## PROBLEM TO SOLVE
Please quote the items word for word, starting at the line that contains "From the given choices" and ending at the last of the items. Leave the pictures out of your answer.

Spatial reasoning items:
▼

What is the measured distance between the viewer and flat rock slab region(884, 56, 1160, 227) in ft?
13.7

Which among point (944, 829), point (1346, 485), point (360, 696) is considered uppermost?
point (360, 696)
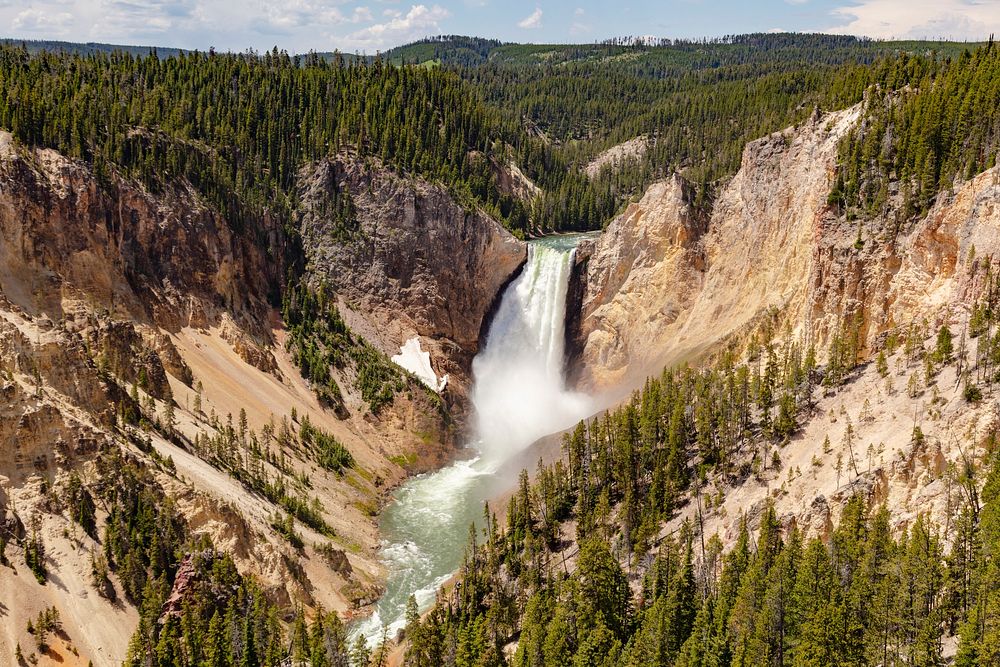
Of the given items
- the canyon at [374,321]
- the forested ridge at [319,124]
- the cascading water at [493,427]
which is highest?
the forested ridge at [319,124]

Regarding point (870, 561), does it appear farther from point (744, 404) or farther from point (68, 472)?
point (68, 472)

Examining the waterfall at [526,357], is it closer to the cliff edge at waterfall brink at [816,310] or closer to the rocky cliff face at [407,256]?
the rocky cliff face at [407,256]

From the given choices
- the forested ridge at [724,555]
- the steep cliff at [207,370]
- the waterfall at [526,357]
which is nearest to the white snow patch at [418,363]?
the steep cliff at [207,370]

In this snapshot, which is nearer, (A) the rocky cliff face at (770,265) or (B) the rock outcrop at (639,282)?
(A) the rocky cliff face at (770,265)

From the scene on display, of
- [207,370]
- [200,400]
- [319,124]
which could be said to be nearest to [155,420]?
[200,400]

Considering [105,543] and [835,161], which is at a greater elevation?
[835,161]

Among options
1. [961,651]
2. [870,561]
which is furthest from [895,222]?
[961,651]

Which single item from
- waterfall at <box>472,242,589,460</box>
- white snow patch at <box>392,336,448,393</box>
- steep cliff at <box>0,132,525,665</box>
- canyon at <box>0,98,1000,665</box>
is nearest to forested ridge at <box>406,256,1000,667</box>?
canyon at <box>0,98,1000,665</box>

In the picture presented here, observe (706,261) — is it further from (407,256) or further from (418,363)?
(407,256)
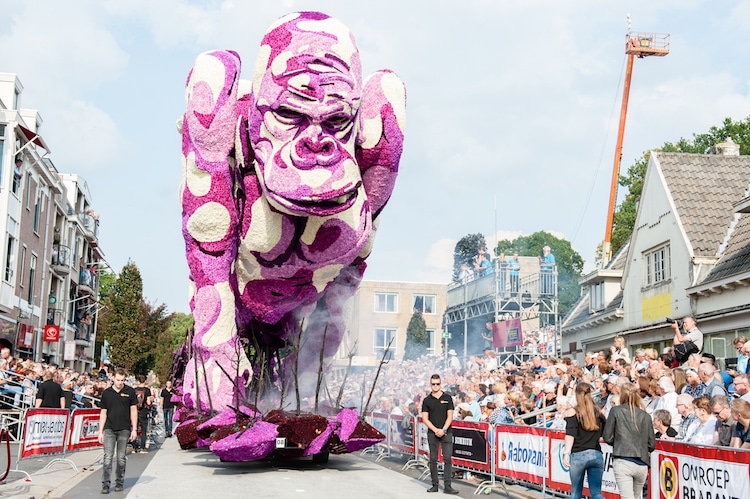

▲

## THE ANSWER
From the given choices
- the forested ridge at [724,555]
- the steep cliff at [207,370]
- the waterfall at [526,357]
which is nearest to the white snow patch at [418,363]?
the steep cliff at [207,370]

In this snapshot, which is nearer, (A) the rocky cliff face at (770,265) or (B) the rock outcrop at (639,282)?
(A) the rocky cliff face at (770,265)

From the scene on display, of
- [207,370]
- [200,400]
- [319,124]
which could be said to be nearest to [155,420]?
[200,400]

Considering [105,543] and [835,161], which is at a greater elevation?
[835,161]

Among options
1. [961,651]
2. [870,561]
which is furthest from [895,222]?
[961,651]

Which single item from
- waterfall at <box>472,242,589,460</box>
- white snow patch at <box>392,336,448,393</box>
- steep cliff at <box>0,132,525,665</box>
- canyon at <box>0,98,1000,665</box>
is nearest to forested ridge at <box>406,256,1000,667</box>?
canyon at <box>0,98,1000,665</box>

In the picture presented here, observe (706,261) — is it further from (407,256) or further from (418,363)?
(407,256)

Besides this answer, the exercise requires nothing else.